Apesar de apresentar resultados bastante satisfatórios no que diz respeito à sintomatologia motora, o seu efeito a nível cognitivo é ainda pouco compreendido, sendo que alguns autores referem um agravamento do declínio cognitivo e outros não. É ainda, por isso, um assunto controverso.

Para já, as informações mais consensuais de que dispomos revelam que a fluência verbal é um dos domínios mais vulneráveis à ECP, particularmente na sua vertente fonémica (i.e., evocação de palavras com base em critérios fonémicos - letra). Este é um aspeto dependente das funções executivas que, por sua vez, dependem de uma boa função do lobo frontal. Ainda não se sabe a 100% porque é que estas alterações podem surgir após a cirurgia, contudo alguns estudos justificam-nas pela possível ocorrência de microlesões em regiões cerebrais do hemisfério esquerdo, aquando da implantação dos elétrodos.

Deste modo, em situações em que existem desde logo alterações muito relevantes da cognição (em particular da capacidade mnésica) é necessário, normalmente, um estudo prudente do caso para melhor avaliar o risco-benefício da cirurgia.

Assim, as evidências científicas indicam que, de facto, é ainda difícil de prever as eventuais sequelas de cariz cognitivo que podem surgir após esta cirurgia, o que leva a que seja imprescindível um mecanismo bem estruturado para a seleção de candidatos que sejam indicados para este tipo de intervenção e para o qual a avaliação neuropsicológica é imprescindível. Desta forma, o indivíduo deve ser sujeito a avaliação neuropsicológica antes do procedimento e depois periodicamente, com o objetivo de monitorizar o seu estado cognitivo e emocional. Para além disso, é de ressalvar que, para além desta monitorização do estado mental, é da maior importância que a pessoa mantenha um estilo de vida o mais ativo quanto possível - fisicamente e cognitivamente - pelo que a sua função mental e cognitiva deve ser também estimulada diariamente, de forma a atrasar a eventual progressão dos défices que estão associados a esta doença.

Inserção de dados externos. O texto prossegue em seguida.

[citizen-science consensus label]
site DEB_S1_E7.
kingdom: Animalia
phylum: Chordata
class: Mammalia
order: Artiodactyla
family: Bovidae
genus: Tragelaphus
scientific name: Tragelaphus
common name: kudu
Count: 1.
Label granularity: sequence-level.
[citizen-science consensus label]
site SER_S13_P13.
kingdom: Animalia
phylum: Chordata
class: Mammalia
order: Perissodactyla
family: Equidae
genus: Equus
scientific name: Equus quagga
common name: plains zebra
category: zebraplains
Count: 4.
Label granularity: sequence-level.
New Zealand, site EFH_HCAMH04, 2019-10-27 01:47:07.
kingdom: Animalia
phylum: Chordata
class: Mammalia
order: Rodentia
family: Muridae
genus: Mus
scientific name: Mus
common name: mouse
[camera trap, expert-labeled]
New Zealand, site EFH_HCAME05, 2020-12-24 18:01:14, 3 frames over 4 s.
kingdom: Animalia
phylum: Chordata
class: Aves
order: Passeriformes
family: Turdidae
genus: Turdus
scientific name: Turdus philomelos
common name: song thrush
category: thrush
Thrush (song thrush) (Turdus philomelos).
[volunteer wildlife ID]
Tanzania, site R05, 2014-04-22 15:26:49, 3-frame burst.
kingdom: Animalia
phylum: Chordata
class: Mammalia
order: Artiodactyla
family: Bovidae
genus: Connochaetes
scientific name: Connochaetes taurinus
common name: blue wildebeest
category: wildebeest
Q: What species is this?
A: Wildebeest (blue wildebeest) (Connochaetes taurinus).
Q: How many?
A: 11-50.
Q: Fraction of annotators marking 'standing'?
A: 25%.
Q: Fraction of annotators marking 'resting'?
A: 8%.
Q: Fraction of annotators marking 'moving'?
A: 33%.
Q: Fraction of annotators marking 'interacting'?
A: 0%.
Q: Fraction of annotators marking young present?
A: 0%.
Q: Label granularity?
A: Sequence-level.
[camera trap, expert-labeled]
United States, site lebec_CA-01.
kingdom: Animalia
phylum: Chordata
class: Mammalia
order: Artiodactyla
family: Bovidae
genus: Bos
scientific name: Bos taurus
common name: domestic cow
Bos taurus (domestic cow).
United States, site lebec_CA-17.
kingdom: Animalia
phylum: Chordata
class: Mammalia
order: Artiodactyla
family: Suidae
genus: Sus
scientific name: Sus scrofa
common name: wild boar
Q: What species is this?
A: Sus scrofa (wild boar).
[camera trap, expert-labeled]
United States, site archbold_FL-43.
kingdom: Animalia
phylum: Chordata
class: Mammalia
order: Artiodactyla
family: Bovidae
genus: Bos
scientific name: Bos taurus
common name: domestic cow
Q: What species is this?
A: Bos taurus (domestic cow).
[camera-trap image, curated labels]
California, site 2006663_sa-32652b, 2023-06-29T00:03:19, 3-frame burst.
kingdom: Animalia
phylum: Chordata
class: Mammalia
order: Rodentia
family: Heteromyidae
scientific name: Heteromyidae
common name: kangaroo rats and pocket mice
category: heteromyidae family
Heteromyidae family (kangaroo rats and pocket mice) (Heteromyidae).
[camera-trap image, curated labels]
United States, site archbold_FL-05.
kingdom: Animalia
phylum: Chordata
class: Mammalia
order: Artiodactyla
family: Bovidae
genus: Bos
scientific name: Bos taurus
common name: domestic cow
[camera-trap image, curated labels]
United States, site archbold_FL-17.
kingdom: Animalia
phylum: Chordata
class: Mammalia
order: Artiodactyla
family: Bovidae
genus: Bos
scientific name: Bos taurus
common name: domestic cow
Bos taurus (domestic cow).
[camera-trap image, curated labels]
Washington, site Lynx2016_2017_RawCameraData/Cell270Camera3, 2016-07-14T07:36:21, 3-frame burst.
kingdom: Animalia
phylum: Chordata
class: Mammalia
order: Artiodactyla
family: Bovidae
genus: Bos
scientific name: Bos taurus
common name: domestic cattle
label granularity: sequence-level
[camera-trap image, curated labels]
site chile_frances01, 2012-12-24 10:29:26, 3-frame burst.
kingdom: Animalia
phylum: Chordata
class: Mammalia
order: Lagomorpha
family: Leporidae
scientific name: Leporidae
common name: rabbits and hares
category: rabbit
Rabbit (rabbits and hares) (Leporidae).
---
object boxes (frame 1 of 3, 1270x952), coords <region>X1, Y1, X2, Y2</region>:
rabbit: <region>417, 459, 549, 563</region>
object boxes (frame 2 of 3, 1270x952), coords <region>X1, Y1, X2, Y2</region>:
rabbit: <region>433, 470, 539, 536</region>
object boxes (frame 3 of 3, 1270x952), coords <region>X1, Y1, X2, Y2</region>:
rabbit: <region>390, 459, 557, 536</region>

Em suma, sabemos que efetivamente a relação entre o declínio cognitivo e a estimulação cerebral profunda é ainda um tema contestável. No entanto, os resultados obtidos a nível motor após esta intervenção cirúrgica, melhoram, de forma muito significativa, as condições e a qualidade de vida e diminuem o impacto da doença de Parkinson nas mais variadas dimensões de vida das pessoas que sofrem desta.